Economics fails to account for all the various human complexities, desires, and aspirations, because of that failure economic materialism will also fail inevitably.



Economics is an "is". You are talking about an "ought".

Now, economics is actually closer to an "ought". It has it's own totally perverse incentives and is super broken. But it has also conquered the world. Debsian inevitablism is fine and very on brand for a frustrated American Midwesterner. But Debsianism is also a massive fucking failure. Leninism, Maoism, Juche, fuck man, even Kampucheaism and Hoxhaism had entire countries behind them and internationalist movements. Debsianism is an absolute failson. Personally, I blame the millennialism you are exhibiting here for that failure.


I'm not an anarchist anymore either, don't support anarcho primitivism. The anarcho nihilist of yesteryear went away a few years ago where all of that has become past history of my youth. You've been gone a long time Xunzian, let us just say that in my deep ideological evolution I have evolved into an authoritarian social idealist.

What's next? Total destruction, chaos, and social upheaval where we'll be lucky if anybody survives this global cataclysm of events.

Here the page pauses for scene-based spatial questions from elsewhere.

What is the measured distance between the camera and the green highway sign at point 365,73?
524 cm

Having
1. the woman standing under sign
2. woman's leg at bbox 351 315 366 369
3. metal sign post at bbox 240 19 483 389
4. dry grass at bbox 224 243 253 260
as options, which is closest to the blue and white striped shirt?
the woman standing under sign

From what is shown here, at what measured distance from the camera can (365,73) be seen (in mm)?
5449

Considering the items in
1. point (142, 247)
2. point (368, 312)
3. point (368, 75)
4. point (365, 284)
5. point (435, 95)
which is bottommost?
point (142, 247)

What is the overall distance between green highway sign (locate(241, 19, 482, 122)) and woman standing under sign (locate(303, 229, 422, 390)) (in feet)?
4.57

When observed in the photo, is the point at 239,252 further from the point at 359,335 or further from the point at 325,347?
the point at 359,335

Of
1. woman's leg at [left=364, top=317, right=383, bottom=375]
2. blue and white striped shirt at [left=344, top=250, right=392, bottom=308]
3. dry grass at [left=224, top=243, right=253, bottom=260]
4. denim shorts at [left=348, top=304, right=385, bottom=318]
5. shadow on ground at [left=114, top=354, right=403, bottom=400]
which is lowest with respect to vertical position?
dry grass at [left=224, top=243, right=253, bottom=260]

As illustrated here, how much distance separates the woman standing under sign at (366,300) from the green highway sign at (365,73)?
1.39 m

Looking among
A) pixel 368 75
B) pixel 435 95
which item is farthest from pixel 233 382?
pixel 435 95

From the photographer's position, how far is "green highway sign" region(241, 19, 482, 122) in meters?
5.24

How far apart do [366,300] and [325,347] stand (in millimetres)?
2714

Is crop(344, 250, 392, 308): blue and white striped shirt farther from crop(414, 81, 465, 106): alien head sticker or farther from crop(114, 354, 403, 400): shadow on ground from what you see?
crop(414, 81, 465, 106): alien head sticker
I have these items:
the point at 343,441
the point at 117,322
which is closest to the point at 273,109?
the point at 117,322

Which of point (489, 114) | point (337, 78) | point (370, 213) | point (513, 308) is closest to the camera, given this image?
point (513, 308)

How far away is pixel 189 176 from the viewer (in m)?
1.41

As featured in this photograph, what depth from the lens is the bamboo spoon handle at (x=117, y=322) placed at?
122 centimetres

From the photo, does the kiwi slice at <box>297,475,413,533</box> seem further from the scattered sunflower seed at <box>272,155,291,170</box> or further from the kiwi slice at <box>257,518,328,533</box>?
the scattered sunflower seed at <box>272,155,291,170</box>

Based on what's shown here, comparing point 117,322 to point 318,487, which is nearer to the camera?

No, we can't go back although part of me perhaps some leftover of my youth wishes we could go back to a more idyllic primitive landscape where life was basic, primal, and simplistic.

No, what I am talking about is the breakdown of complex societies largely from within with some external environmental factors also to be sure. For me the future of civilization is self destruction through numerous variables where I am all about its rebirth and changing dynamics from its ruins. Future societies built out of the ashes of former ones. I believe currently we're at the late stages of this transformation that will in effect blossom into all of that.

For me this will happen through world war, economic collapse, societal breakdown, artificial intelligence, automation, resource depletion, or through a combination of all simultaneously.

All I know is that economic materialism by itself is incapable of supporting freedom and morality, some may call me a moral idealist or whatever but I truly believe in that. To be sure my sense of morality is a bit unorthodox in that it differs quite a bit from the majority of people.

A majority might find my own morality repulsive and perhaps vulgar.

I am always interested in Asian cultures because I must admit my ignorance and lack of knowledge concerning them. I find eastern philosophies interesting. For instance I was reading up a few months ago on a Chinese philosophy known as a kind of legalism where I found its position on human nature to my liking. I believe it is called Fajia with such individuals like Han Fei and Xunzi.

What was the shi class?

Capitalism of course exacerbates problems but you're right they have existed even before capitalism and dwells into the topic of human nature itself. It's not just capitalism of course exacerbating the problems but industrialization and technology also. World changes too fast for human beings to adapt to which causes problems and in order to maintain this changing environment more demands are compounded onto human beings. It is all a recipe for disaster.

I've never heard of this book revolutionary suicide, I'll have to look into that as it sounds interesting.

Who is this TT that went crazy? You keep saying I reify things? What is that suppose to mean?

Broken tool?

I don't think John Smith could fathom his creation evolving into the oligarchic crony capitalism that it is today run by international lunatics.

Economics might of conquered the world but I would argue it is also in the process of destroying it too.

Well it's a good thing as a socialist I don't expound the Marxist variety, I will say this to the day I die, we live in a post capitalist and communist world. While I have disdain for communism I believe moderate socialism is more favorable over capitalism. I support a mixed economy.

I really hope you're not some boomer that wants to explain how worthless millennials are because I have heard enough of that garbage for a small lifetime already.